Sudan’s inflation rate has risen to 66.82% in August compared to 63.94% in July, reported the Central Bureau of Statistics (CBoS) in its monthly bulletin on Saturday.
Economic conditions in Sudan have been challenging since the secession of South Sudan in 2011 and the loss of the bulk of oil production and exports.
The withdrawal of South Sudan oil has compounded the difficult external environment, including debt arrears, limited access to external financing, U.S. sanctions, and the withdrawal of correspondent bank relations.
It is noteworthy that the director of the Troubled Currencies Programme at Johns Hopkins University Steve Hanke said Sudan’s annual inflation rate measured for 6/13/18, was 111 percent.
The government seeks to achieve an average inflation rate of 19.5% by the end of the 2018 fiscal year compared to 34.1% in 2017.
The high inflation rate and the general increase in price levels coincide with a significant rise in the U.S. dollar price against the Sudanese pound.
Dollar Price Continues to Rise
Meanwhile, the price of the US dollar has increased on the black market in Khartoum on Sunday, settling at 45 Sudanese pounds (SDG).
Last month, the dollar price hit an all-time high on the black market as the Sudanese pound declined to 47 per dollar. But the dollar slipped to 38 pounds ahead of Eid al-Adha holidays.

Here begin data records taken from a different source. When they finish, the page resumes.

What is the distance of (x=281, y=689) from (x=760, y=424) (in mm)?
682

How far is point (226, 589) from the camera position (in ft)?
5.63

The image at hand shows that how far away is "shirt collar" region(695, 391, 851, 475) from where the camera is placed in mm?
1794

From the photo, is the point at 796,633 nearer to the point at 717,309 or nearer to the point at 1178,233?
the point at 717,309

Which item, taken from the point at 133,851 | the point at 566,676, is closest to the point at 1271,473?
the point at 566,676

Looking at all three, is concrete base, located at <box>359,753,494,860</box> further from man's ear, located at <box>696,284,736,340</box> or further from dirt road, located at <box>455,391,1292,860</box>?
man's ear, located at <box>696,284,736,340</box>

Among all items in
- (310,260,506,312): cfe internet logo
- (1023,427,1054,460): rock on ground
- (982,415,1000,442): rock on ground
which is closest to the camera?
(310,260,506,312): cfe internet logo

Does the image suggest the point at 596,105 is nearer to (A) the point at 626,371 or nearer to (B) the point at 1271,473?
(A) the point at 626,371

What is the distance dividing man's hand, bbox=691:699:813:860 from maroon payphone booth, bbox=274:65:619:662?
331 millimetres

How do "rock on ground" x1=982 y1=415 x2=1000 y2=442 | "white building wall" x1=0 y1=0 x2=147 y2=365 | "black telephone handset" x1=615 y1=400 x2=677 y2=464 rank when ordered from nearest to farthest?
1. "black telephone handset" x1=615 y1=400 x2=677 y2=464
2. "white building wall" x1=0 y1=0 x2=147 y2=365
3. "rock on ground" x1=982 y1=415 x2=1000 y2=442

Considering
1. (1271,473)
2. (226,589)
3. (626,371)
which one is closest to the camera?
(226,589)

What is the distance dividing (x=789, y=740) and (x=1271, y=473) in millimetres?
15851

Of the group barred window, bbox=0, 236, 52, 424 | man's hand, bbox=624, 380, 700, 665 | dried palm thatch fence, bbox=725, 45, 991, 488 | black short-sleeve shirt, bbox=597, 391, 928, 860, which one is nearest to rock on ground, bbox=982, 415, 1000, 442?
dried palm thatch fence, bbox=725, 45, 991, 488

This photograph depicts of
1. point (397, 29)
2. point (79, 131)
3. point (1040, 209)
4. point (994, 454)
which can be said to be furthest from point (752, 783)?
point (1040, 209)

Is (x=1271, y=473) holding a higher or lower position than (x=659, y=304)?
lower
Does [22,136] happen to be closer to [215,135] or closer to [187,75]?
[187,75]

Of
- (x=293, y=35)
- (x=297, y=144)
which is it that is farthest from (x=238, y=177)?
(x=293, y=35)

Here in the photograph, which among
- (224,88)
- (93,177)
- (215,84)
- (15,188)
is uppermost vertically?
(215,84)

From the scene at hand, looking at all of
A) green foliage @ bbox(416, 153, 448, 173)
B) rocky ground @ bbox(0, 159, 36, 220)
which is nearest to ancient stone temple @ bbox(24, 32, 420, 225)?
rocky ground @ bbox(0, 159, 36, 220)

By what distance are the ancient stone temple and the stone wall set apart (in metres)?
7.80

Traders speaking to Sudan Tribune Sunday in central Khartoum said selling price of the dollar settled at 45 pounds as the purchase price reached 44.1 pounds compared to 42 last week.
They pointed to short supply and high demand for the dollar, expecting dollar price to increase during the next period.
A trader, who spoke to Sudan Tribune on the condition of anonymity, said the government is behind the recent increase in dollar price as it has purchased large amounts of dollars to meet the needs of wheat imports.
Last February, the government introduced a number of measures to curb the rise in dollar price including limiting cash withdrawal from banks to absorb liquidity, cracking down on black market Forex traders and restricting imports.
Also, the CBoS revoked business licenses of a number of gold trade companies saying the decision was prompted by their involvement in currency speculations.
The Sudanese pound lost more than 100% of its value since South Sudan’s secession in 2011, pushing inflation rates to record levels given that the East African nation imports most of its food.
In rare statements last July, Ministry of Finance and Economic Planning acknowledged an acute shortage of foreign exchange saying it has aggravated the economic crisis.
The most recent International Monetary Fund (IMF) report indicated that Sudan’s foreign reserves cover approximately one and a half month of imports.